In terms of a quick review, the concert was full of energy, good stage presence and many, many pyrotechnics. And unlike most outdoor concerts that I’ve attended, everyone in the hill section stood from the moment Fall Out Boy went onstage until the end of the encore, and there was even a fair amount of dancing, despite the section’s semi-precarious slope.
The band played a good mixture of stuff from their new album, as well as obligatory songs they wrote in like, 2005. But when these two parts of the band’s career were blended together into a set list, the juxtaposition between the two eras was difficult to ignore.
Fall Out Boy’s new album does away with their gimmick of long song titles, and classifications like “pop punk” and “alt rock” just don’t fit anymore. Save Rock and Roll, the band’s newest release, feels cleaner and its lyrics more sincere. In addition, it feels to me like they’ve shifted the message in their music entirely, moving from rebellion to empathy, which might be the biggest difference.
After the concert, I couldn’t help thinking how Fall Out Boy could have easily thrown together their newest album, the first they’ve released in six years. The band had found a formula that worked fairly well for them; it would have been easier to stick to it, especially since their most dedicated fans would eat it up either way, and might have actually preferred that version of the album.
But to live, and especially to create art, is to change, to evolve and morph until your past self wouldn’t even understand how you got here. Personally, I’m glad 2014 Fall Out Boy doesn’t write the same way as 2008 Fall Out Boy, and I’m glad that fourteen-year-old me and twenty-one-year-old me would never get along.

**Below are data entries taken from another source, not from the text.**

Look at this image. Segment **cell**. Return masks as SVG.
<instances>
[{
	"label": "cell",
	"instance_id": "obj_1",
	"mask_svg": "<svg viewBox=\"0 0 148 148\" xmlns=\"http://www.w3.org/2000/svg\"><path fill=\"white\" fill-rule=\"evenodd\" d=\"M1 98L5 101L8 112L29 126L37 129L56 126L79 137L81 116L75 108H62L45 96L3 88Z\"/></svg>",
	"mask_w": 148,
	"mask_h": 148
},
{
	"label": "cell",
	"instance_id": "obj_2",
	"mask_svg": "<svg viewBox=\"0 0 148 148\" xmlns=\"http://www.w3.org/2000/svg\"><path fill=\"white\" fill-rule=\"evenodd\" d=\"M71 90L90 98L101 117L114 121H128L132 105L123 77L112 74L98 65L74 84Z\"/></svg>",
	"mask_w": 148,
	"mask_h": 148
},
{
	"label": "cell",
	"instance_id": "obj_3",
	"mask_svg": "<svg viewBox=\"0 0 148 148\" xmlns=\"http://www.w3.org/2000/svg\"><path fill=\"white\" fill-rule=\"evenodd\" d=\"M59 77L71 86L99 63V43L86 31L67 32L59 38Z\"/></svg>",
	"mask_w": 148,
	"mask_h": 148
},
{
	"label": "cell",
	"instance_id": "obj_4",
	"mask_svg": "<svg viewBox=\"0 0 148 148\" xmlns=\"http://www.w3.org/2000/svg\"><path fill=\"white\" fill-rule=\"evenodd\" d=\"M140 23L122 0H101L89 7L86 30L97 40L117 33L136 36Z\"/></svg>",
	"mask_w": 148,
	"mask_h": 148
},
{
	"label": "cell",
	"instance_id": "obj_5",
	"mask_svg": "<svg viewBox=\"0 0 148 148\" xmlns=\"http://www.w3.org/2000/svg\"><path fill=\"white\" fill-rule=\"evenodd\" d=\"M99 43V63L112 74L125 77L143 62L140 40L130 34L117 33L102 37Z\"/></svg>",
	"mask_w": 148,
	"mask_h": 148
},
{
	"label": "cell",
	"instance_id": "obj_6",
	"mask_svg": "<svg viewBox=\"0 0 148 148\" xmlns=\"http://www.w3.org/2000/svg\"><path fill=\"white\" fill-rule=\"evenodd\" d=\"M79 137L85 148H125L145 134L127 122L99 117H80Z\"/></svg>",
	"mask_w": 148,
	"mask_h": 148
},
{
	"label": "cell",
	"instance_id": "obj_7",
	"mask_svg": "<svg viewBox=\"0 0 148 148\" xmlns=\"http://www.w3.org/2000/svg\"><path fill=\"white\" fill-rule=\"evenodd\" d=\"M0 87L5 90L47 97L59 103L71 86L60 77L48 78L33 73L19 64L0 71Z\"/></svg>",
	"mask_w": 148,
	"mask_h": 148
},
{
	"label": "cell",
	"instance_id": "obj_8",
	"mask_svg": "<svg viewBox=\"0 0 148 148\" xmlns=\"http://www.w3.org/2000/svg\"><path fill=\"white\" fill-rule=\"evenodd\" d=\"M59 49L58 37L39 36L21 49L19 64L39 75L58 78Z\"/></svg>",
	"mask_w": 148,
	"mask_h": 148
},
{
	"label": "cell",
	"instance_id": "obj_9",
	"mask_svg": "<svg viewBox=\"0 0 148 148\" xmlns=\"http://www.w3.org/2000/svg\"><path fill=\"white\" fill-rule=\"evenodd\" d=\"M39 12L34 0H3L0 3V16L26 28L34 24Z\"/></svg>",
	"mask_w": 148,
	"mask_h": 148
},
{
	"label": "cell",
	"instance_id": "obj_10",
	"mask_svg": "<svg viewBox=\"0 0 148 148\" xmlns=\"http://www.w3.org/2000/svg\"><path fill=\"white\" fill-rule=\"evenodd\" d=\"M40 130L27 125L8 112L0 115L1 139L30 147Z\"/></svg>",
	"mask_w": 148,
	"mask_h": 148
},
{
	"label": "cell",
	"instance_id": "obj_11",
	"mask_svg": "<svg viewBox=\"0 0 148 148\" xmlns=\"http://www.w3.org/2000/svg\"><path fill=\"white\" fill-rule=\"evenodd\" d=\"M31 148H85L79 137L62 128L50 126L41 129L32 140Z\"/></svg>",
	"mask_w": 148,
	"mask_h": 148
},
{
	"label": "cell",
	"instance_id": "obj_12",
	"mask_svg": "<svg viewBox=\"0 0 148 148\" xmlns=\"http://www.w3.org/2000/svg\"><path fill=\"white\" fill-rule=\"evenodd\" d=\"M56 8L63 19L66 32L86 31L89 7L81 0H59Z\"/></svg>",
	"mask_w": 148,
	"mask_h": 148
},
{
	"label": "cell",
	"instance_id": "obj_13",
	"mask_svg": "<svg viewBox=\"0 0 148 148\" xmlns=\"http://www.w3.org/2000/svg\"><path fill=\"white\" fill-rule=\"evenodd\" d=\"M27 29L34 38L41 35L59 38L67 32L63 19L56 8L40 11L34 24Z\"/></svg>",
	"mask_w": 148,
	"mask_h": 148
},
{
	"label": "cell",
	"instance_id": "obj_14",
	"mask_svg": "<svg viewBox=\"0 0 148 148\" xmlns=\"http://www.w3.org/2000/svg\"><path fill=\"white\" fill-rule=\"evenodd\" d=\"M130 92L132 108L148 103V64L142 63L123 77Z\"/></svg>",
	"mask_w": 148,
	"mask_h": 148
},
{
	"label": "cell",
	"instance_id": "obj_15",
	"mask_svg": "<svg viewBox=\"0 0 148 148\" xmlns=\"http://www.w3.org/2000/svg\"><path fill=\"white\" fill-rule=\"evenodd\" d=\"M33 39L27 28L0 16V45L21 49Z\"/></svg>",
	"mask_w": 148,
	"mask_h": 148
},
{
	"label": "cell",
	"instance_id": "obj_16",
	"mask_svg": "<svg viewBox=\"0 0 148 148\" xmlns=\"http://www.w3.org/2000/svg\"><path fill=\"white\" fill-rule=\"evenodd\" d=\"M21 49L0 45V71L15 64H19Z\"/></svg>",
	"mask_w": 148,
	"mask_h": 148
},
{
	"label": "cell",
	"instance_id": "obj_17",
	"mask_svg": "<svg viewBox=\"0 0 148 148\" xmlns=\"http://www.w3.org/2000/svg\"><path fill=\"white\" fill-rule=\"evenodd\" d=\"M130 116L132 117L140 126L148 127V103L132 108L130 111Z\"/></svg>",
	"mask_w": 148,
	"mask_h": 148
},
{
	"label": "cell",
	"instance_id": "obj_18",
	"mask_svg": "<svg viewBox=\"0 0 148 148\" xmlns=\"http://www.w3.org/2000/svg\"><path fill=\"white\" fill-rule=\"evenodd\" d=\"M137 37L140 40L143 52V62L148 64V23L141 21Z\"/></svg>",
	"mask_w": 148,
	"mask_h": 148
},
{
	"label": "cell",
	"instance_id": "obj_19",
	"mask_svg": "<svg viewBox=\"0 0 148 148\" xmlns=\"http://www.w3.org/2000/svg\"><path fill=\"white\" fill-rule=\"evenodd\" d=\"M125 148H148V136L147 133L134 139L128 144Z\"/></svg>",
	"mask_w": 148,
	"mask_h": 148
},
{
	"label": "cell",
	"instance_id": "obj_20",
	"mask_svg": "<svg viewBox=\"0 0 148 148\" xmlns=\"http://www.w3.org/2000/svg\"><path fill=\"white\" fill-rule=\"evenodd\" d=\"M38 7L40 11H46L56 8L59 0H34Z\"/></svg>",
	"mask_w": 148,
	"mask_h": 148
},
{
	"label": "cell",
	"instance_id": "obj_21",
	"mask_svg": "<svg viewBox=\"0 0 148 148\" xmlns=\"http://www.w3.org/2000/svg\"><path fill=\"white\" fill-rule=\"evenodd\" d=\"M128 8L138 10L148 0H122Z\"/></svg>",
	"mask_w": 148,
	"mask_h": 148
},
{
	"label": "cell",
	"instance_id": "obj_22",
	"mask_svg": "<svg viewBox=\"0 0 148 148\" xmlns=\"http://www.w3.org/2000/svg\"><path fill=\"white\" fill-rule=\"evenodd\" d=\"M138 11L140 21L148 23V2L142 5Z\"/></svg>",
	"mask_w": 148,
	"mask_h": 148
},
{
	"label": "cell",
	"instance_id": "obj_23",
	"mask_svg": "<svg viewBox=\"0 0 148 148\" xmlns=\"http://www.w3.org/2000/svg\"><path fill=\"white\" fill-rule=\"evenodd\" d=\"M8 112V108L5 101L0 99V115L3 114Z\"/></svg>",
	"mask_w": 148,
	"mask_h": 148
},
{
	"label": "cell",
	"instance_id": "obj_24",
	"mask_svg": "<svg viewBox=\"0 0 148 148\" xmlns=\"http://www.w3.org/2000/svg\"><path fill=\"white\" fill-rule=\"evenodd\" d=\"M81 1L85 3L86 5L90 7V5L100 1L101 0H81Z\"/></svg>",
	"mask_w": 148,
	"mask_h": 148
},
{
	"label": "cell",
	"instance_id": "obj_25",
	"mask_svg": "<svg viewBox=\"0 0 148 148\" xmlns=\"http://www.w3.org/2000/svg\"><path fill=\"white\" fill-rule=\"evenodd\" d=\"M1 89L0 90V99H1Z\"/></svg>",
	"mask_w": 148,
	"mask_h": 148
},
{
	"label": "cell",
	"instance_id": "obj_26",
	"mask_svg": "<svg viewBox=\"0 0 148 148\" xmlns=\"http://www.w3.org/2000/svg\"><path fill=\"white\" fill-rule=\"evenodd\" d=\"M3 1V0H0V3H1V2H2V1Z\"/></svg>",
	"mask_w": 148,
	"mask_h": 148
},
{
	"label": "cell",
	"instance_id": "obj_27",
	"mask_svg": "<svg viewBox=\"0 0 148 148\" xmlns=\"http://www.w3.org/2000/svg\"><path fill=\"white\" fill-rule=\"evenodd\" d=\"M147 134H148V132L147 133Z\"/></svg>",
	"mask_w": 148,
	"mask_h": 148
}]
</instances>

If old things are too comfortable, it’s easy to lie down in them and stay still for so long you doze off. Many artists fail because they’re simply too afraid to try something different and their novelty wears off. Along the same lines, I know that I have held onto people and dreams so long that they fell to pieces in my hands.
But if Destiny’s Child hadn’t broken up, we wouldn’t have gotten Beyoncé. If you don’t push yourself, you’re kinetic energy will run out sooner or later. And if you stay friends with that one toxic person—you know the one—you’ll never figure out how much cooler than them you are.